Trêve de parenthèse, Lopatin choisit ainsi ses samples parmi les titres les plus glorieux des années 1980, contenant tous les ingrédients chimiques autorisés durant cette époque rick’n roll: un nappage de synthé Roland dégoulinant, une boite de rythmes TR-808, une caisse claire délayée dans la réverb d’un hangar (ici ou là, il y a comme un écho de dauphin 🤔), une guitare en stéréo-chorus jouant les cocottes à l’arrière, une basse aussi lisse et ronde que si elle sortait du four d’Eric Serra, voire une pincée de Yamaha-DX7 et son marimba MIDI de-ci de-là, un zeste de flûte Shakuhachi pour les plus zélées, et point d’orgue mais un “saxo“, donc, finissant d’enfoncer la cerise dans la crème.
La génération X, sensibilisée à la vie des dauphins durant son enfance par une décennie de culte frôlant l’absurde, se dira une fois adulte qu’il serait peut-être temps de mettre fin à deux choses: faire sauter ces mammifères marins habitués aux grands espaces à travers de petits cerceaux enflammés, et jouer des solos de saxo suaves et sans fin sur des accords synthés MIDI. À partir des années 2000, on voit ainsi la fréquentation des Marineland chuter progressivement et ces méga-bassines fermer les unes après les autres.
Quant aux synthés MIDI, pour conjurer ce mauvais sort de l’histoire par la catharsis, Lopatin met les platines en boucle, rétrograde les 45 tours sous la barre des 33 RPM, et pratique juste assez le dé-tuning pour faire dérailler ces bolides lancés à pleins tubes sur la rainbow-road du succès. Les fragments de couplets éjectés de leur rutilantes carcasses deviennent, hors-contexte, une nauséeuse rengaine, qui ressasse l’échec patent d’une vie romantique commercialisée sous blister.

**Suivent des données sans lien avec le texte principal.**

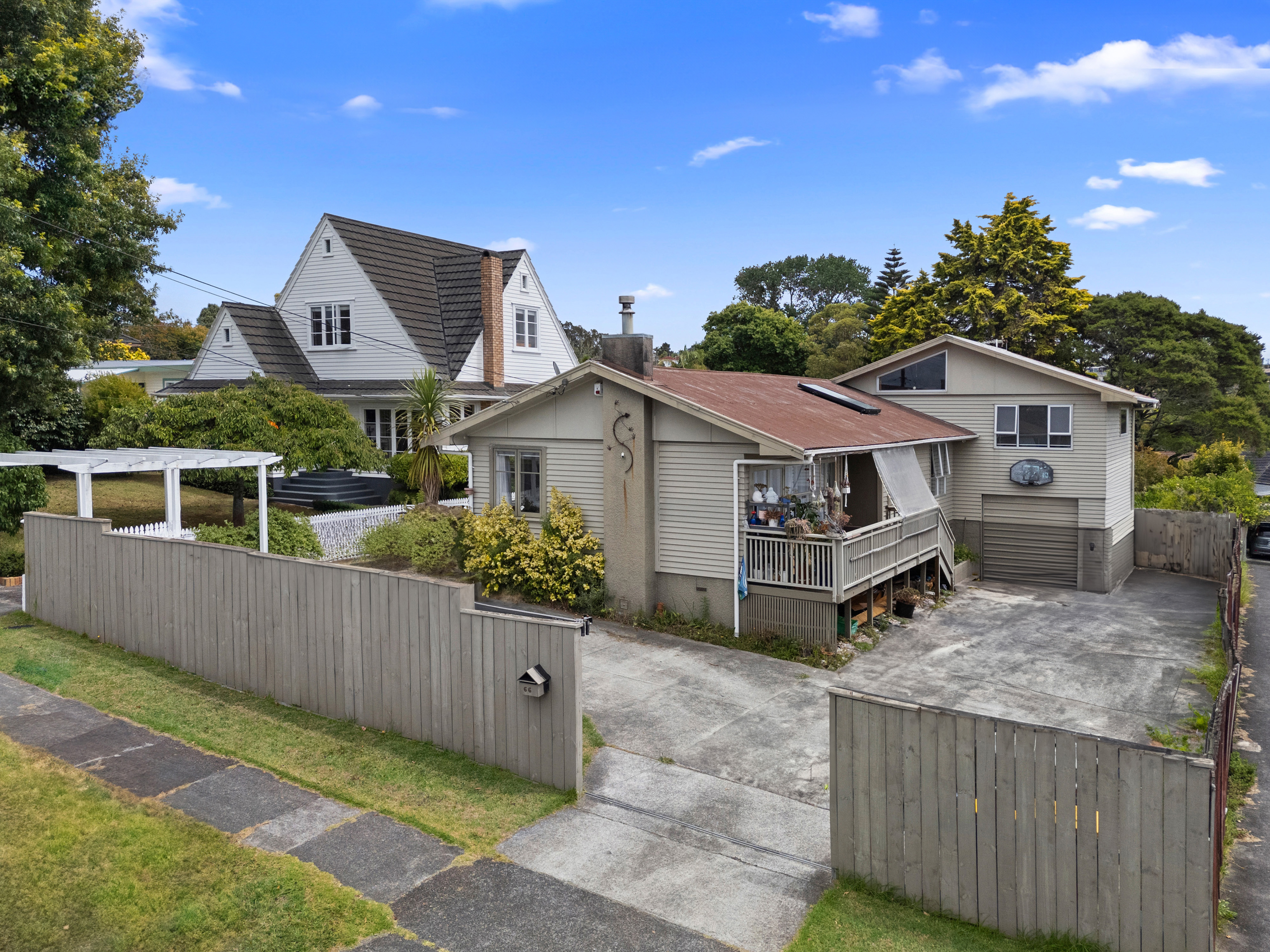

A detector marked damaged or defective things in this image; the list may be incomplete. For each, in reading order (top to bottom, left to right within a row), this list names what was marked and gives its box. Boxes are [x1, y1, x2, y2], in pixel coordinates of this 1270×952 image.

rusty corrugated metal roof [645, 368, 970, 452]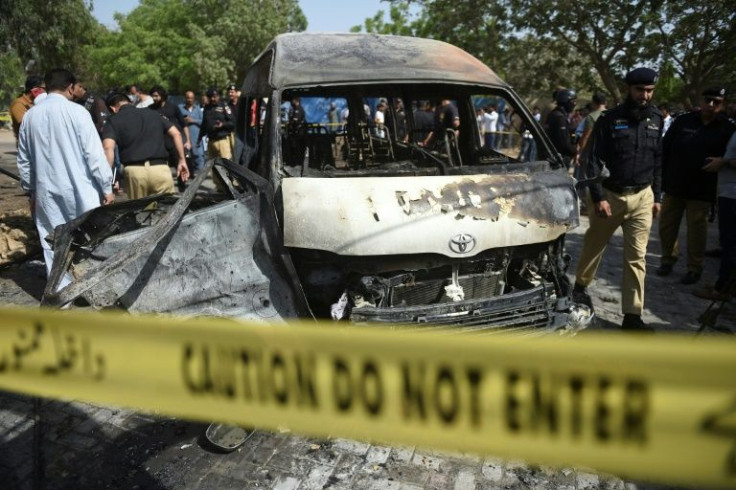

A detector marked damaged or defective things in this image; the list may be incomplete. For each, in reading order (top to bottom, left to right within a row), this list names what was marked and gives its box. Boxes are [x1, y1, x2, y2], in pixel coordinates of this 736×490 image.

destroyed vehicle door [42, 159, 314, 324]
burned toyota van [44, 33, 588, 334]
damaged hood [284, 171, 576, 258]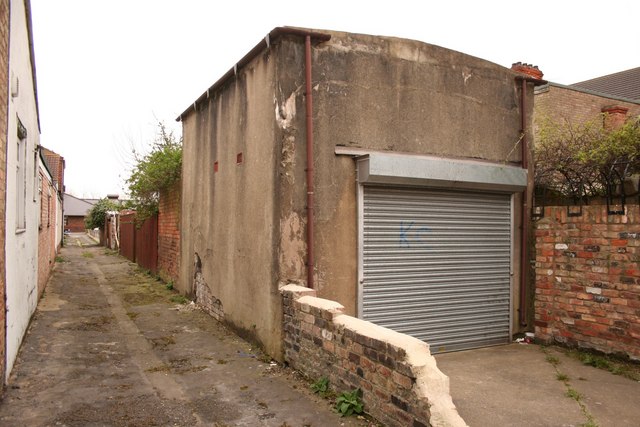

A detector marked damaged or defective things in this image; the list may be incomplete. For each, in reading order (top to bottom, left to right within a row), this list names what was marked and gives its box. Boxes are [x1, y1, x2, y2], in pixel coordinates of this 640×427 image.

cracked concrete paving [0, 236, 372, 426]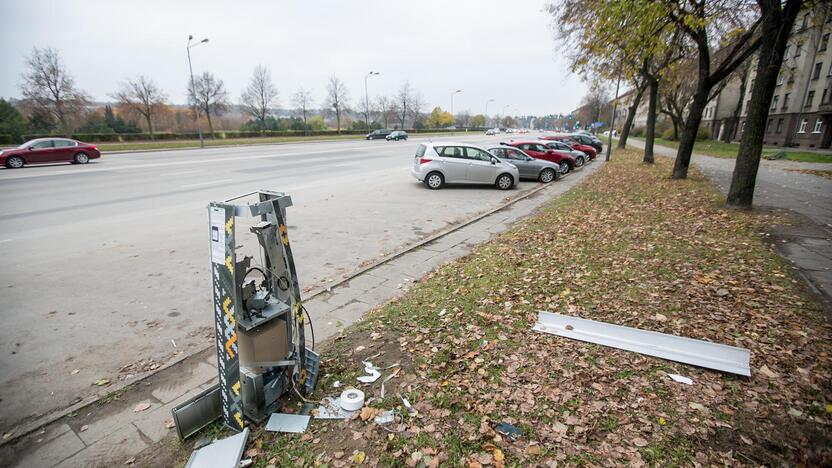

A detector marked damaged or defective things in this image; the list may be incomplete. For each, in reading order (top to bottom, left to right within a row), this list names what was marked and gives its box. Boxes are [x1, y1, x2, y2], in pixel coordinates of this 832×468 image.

broken metal door panel [210, 205, 245, 432]
broken metal door panel [532, 310, 752, 376]
torn metal panel [536, 310, 752, 376]
torn metal panel [188, 428, 250, 468]
torn metal panel [264, 414, 310, 434]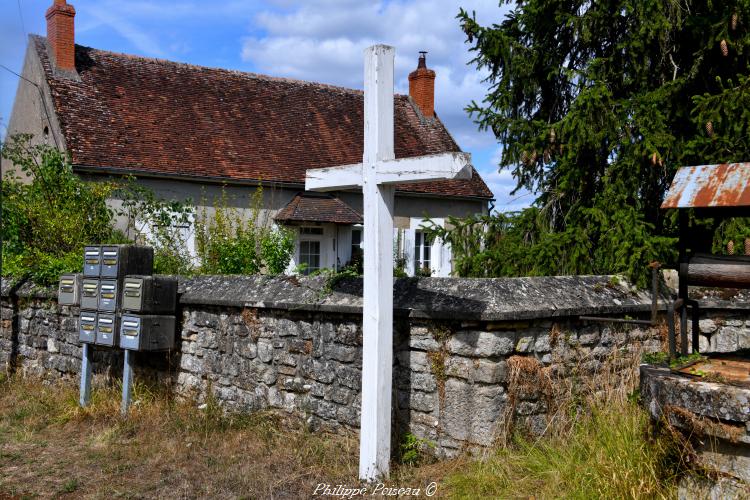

Another year and then you’d be happyJust one more year and then you’d be happy
En cherchant la provenance du sample utilisé dans ce titre d’Eccojam, je découvre qu’il provient justement de… Baker Street. Me voilà guéri, par une thérapie vomitive, et je peux maintenant ré-écouter ce “no direction home” des années 1980 dans toute son épique gloire, une larme de nostalgie dans l’œil.